The abyss stares back at us, an implacable regard, asking silent questions none of us can answer. What is one human life compared to the life of a star? At one such exchange – I staring into the abyss, the abyss staring back – I remembered a line from Bradbury. Even when they were set on Mars, Bradbury’s stories were always about small town middle America, circa 1950, usually on the eve of Halloween. But he was right about one thing. Space makes you feel small. It squeezes you until you are less than nothing, shrinking you down to the size of an atom. There are infinities in that direction too, if only our eyes could see. Until you realise that all human life is momentary. With that comes the realisation that all mortal endeavour, even the rise and fall of civilizations, is transient. We are Well’s “infusoria”, busying ourselves in a drop of water that we take to be the entire universe, never realising that it is merely one particle of a much greater ocean.

The sense of serenity created by the view is enough to calm me when I’m stressed or tired or irritable, a better panacea than the endless diet of SimShows once used for the same purpose by most of Earth’s population. Serenity and permanence. As good a definition of eternity as I can come up with. It will have to do for now, until I can think of something better.
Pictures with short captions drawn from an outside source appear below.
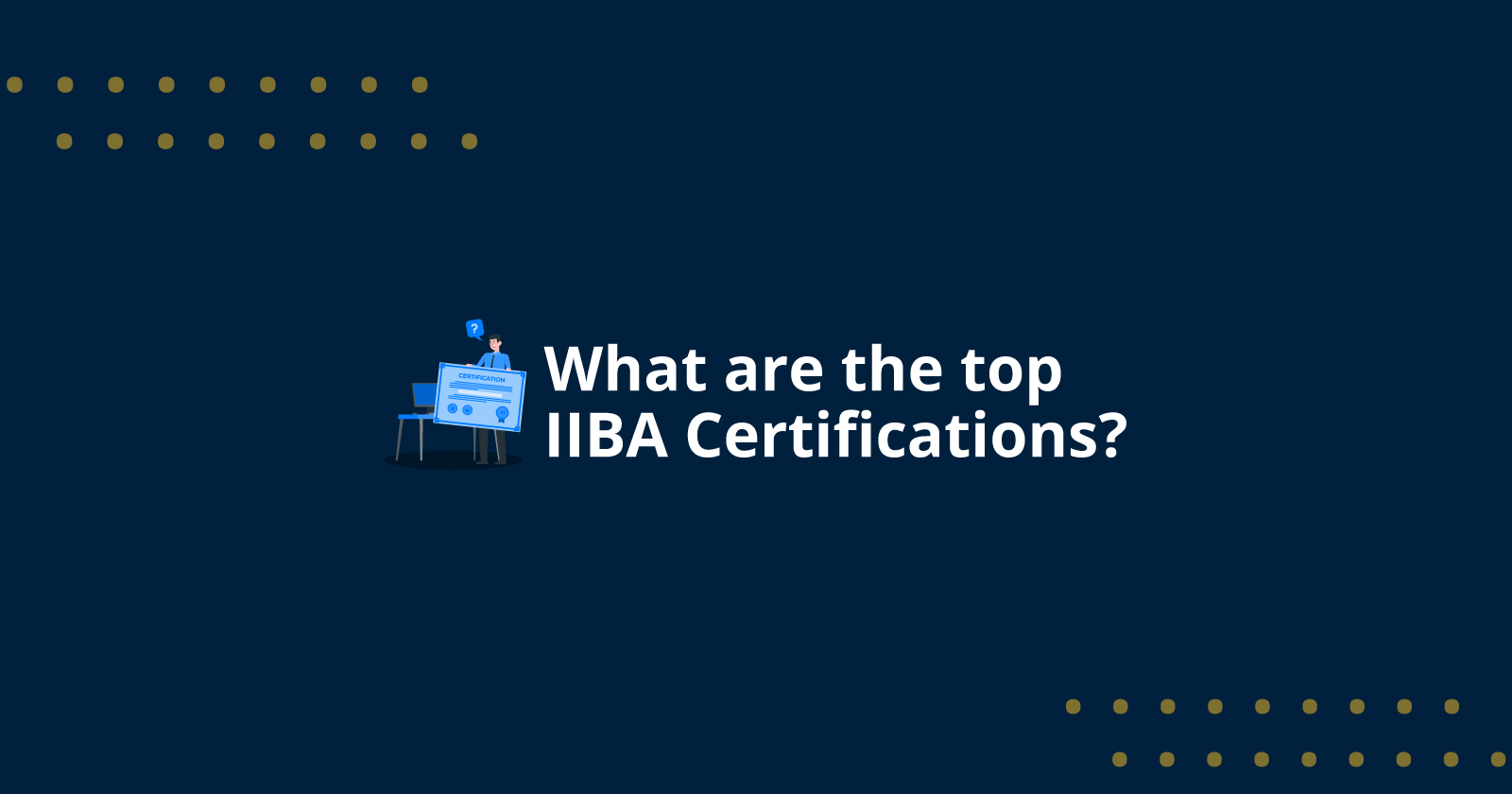 What are the top IIBA Certifications?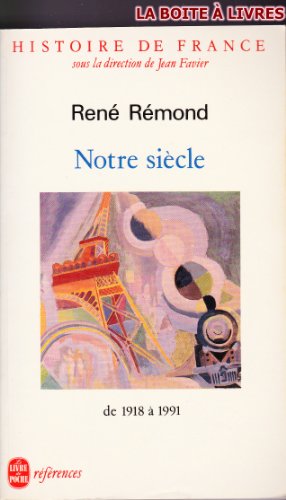 Stock image for Notre sicle : De 1918  1991 for sale by Ammareal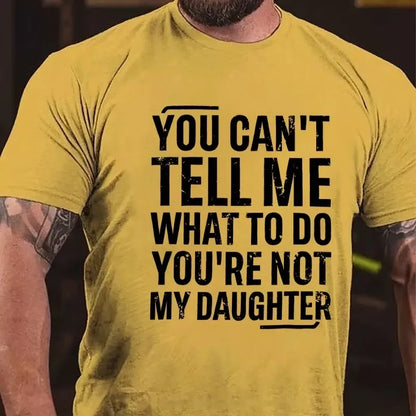 You Can't Tell Me What To Do You're Not My Daughter Graphic T-Shirt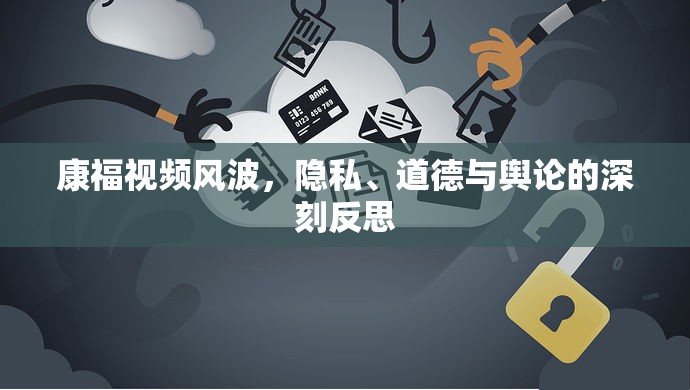 康福視頻風(fēng)波，隱私、道德與輿論的深刻反思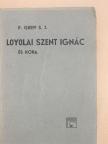 P. Greff - Loyolai Sz. Ignác és kora [antikvár]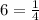 6 = \frac{1}{4} 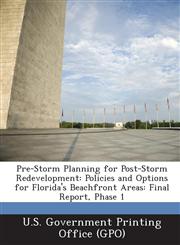 Pre-Storm Planning for Post-Storm Redevelopment Policies and Options for Florida's Beachfront Areas: Final Report, Phase 1,1289120935,9781289120931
It’s not a good idea to stare into the abyss for long. Rapture of the deep can be dangerous, filling your head with odd ideas and thoughts, speculations that make you wonder what it would be like to go into an airlock without a spacesuit and blow the external doors, freefalling from the edge of the abyss. Tania, our on-board psychologist (amongst many other roles she performs) would be less than happy if she knew any of us were thinking along those lines.

I wish you could see this view, Susannah. The skies of space are as beguiling as anything seen on Earth. Just as varied, just as colourful. Simple truths are all we need to understand the complexities of the universe. The sun is a star and the stars are suns. And our sun is now just another star.

And will remain so until we begin our long fall back to the light.